C’est moi qui n’ai pas su me faire aimer. Je vous aimais pourtant !… trop peut-être ! Je ne m’étais pas laissé le temps d’être jeune ! Je m’étais dit : Soyons riches d’abord ; nous verrons ensuite à jouir de la vie ; et, quand je suis arrivé au terme que j’avais fixé moi-même, il était trop tard, j’étais vieux !… Je me suis révolté contre la vieillesse… j’ai lutté… j’ai fait des malheureux !… Dites-moi que vous me pardonnez. Gaëtana !

GAËTANA.

Mon ami !… que Dieu me pardonne un jour comme je vous pardonne !

LE BARON.

Merci !… (Capricana entre suivi de Cardillo, de Léonora et des autres domestiques.)


Scène VIII.

Les Mêmes, CAPRICANA, CARDILLO.
CAPRICANA, entrant.

Monsieur le baron !

GAËTANA, courant au docteur qui vient de droite.

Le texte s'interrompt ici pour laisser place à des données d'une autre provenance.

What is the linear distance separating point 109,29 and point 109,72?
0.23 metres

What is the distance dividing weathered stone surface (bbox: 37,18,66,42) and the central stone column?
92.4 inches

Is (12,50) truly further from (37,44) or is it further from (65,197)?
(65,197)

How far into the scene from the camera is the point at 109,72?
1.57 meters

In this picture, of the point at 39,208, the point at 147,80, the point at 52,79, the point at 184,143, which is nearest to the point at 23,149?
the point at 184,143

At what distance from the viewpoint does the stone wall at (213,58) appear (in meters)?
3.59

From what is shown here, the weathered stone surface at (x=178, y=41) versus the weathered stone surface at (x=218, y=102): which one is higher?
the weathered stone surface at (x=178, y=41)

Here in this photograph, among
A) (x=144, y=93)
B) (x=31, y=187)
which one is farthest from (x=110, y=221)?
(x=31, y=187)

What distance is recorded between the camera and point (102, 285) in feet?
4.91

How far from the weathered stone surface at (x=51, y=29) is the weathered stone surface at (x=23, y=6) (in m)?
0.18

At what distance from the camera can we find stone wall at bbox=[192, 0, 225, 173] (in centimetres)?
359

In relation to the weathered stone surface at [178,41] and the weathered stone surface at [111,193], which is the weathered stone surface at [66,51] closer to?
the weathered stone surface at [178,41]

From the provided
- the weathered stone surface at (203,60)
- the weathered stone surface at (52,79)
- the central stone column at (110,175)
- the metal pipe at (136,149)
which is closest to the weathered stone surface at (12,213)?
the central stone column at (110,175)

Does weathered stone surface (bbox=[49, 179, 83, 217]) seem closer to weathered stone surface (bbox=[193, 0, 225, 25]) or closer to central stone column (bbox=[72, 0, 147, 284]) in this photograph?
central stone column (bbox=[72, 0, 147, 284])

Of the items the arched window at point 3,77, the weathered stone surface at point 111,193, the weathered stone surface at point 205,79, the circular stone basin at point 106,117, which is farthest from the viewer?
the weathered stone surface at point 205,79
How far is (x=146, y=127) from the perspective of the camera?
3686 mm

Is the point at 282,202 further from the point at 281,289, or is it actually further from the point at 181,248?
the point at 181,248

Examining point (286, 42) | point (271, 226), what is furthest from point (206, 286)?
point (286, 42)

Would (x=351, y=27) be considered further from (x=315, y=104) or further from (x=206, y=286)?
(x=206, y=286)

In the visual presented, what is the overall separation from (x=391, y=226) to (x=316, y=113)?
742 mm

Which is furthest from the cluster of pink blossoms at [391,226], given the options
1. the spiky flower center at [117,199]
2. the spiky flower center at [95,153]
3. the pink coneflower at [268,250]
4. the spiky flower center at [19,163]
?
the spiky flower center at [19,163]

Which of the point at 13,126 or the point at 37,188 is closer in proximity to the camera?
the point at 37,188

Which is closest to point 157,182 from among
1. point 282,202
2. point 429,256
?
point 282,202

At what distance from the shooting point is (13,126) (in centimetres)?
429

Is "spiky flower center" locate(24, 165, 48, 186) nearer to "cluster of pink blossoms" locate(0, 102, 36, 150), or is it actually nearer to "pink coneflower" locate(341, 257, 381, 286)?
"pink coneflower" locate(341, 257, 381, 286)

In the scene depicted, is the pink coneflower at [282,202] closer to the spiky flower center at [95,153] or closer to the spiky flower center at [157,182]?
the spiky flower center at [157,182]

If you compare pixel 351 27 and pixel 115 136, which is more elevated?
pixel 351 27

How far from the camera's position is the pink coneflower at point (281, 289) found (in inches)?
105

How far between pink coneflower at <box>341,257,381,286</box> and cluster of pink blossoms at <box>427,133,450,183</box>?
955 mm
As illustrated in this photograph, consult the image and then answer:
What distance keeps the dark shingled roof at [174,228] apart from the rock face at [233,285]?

Monsieur Capricana… dites-lui, cher docteur, que vous le sauverez !

LE BARON.

Si votre pardon ne m’a pas guéri, que pourrait faire la science ? (Le baron au comte.) Approchez, monsieur le comte. Vous n’avez pas vieilli, vous ! Il a toujours trente ans ! Je vous ai détesté cordialement, je vous hais encore ! (À Cardillo.) As-tu fait ce que j’ai dit ?

CARDILLO.

Oui, monsieur le baron, tout est prêt.

LE BARON.

Merci ! (Au comte.) J’aime à croire que vous n’êtes pas curieux d’assister à mes derniers moments. Embarquez-vous pour Naples, monsieur Pericoli !… Il sera toujours temps de revenir ici quand je n’y serai plus. Demain, par exemple… Pour aujourd’hui, je vous souhaite un bon voyage… (Il tombe à demi évanoui.)


Scène IX.

Les Mêmes, BIRBONE.
BIRBONE, entrant en courant.

Ah ! monsieur le comte, sauvez-moi !

LE COMTE.

Birbone !

BIRBONE.

Les sbires sont à mes trousses ! je suis perdu si je ne trouve un bateau pour gagner les îles.

LE COMTE.

Qu’as-tu donc fait ?

BIRBONE.

J’ai percé deux gros murs, escaladé un toit, enfoncé quatre portes, et fait la route à pied jusqu’ici. Pour Dieu, prêtez-moi un bateau !

LE COMTE.

Prends le mien, pauvre diable, et tâche de vivre en honnête homme !

LE BARON, se lève.

Arrêtez… Birbone !… Je ne veux pas… (Au comte.) C’est à vous de partir !… Ah ! (Il tombe dans les bras du docteur.)

CAPRICANA.

Vous êtes veuve, madame.

GAËTANA.

Dieu ! (À Capricana.) Mon ami… vous me conduirez demain au couvent des Carmélites. (Elle se précipite sur le corps du baron.)

LE COMTE, avec désespoir.

Perdue pour toujours !

BIRBONE.

Bah ! le couvent est une prison comme une autre… on s’en échappe… (Il s’embarque.)[4]


FIN.
  1. D’action. Commission d’examen.
  2. Coupé par la commission d’examen.
  3. Coupé par la commission d’examen.
  4. Cet acte n’est pas excellent ; mais qui donc le savait, parmi ceux qui l’ont sifflé ? Les acteurs exténués l’ont joué en pantomime, et personne ne l’a entendu.